--- START OF SELECTION ---

A long day, 27.8 kms, but good paths, cloudy , 20-degree temperatures with a sprinkling of rain the last 5 kms before reaching Logrono. We had been warned to fill up with water because of the few drinking fonts along this portion of the way. There were some steep sections, but generally short, or shorter than what we’ve experienced. As always, the descents are tougher -walking poles a godsend- but extra caution required, especially when using your knees as brakes.
I started walking at 6:30, shortly connecting with a young teachers from Melbourne. As predicted, we compared our teaching experiences. Shortly afterward, a slim, 6-foot, four-inch, athletic man wearing a sombrero, garbed in a full priest’s frock, scampered past us while reading a book. He even had a white collar, only stopping long enough to acknowledge each of us as he passed by. I never saw him again.

--- END OF SELECTION ---
--- START OF DATA LISTING ---

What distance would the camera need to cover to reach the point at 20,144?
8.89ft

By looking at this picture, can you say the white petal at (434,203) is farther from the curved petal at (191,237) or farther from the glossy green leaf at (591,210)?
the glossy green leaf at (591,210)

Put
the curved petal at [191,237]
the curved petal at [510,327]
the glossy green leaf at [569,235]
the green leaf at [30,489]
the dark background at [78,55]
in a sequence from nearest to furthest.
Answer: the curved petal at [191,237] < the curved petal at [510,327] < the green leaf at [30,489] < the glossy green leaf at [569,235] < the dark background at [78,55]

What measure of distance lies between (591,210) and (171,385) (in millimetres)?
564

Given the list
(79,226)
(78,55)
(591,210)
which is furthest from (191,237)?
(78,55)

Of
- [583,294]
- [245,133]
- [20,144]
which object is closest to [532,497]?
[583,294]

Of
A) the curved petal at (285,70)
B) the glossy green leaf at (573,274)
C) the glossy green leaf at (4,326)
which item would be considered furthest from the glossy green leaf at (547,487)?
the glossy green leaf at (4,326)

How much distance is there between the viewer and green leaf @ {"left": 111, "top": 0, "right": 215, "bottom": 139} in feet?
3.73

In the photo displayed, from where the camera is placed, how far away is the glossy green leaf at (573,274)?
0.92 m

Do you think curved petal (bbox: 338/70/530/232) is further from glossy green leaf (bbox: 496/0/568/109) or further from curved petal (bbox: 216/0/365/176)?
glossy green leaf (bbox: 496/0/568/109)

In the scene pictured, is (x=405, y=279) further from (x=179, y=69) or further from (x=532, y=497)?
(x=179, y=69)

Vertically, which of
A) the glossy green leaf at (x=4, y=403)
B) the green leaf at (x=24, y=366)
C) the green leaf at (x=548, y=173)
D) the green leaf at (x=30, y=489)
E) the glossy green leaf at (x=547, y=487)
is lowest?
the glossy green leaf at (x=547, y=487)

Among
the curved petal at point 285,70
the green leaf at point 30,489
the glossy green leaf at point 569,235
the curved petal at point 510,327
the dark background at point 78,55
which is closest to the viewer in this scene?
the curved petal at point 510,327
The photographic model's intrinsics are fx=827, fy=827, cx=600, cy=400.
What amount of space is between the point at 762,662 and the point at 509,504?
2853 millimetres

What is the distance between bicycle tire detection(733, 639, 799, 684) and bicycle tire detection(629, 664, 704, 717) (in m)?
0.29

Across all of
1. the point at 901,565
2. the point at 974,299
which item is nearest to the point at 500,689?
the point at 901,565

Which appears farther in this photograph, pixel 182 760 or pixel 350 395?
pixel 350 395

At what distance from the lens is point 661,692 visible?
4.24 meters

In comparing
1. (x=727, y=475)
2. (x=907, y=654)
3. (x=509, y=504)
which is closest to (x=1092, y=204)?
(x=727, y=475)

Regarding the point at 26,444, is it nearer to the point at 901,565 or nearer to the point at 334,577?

--- END OF DATA LISTING ---

[EXERCISE SET]:
(A) In the account of the day's walk to Logrono, what time did the walking start?
(B) Go on with the account of the day's walk to Logrono from its last sentence.

[TASK-BY-TASK OUTPUTS]:
(A) 6:30.

(B)
I also came across a young father walking the whole Camino with his six and eight year-old daughters. Their goal today was to do 17 kms, but he planned to do the whole route with them in 45 days. He was very impressive. He carried his six year-old up the steep climbs on his shoulders with the eight year-old in tow. As I passed them on the top of the hill I overheard the six year-old complaining about getting tired, to which he responded, “This is the discomfort we talked about dear. Life is about putting up with the discomfort.”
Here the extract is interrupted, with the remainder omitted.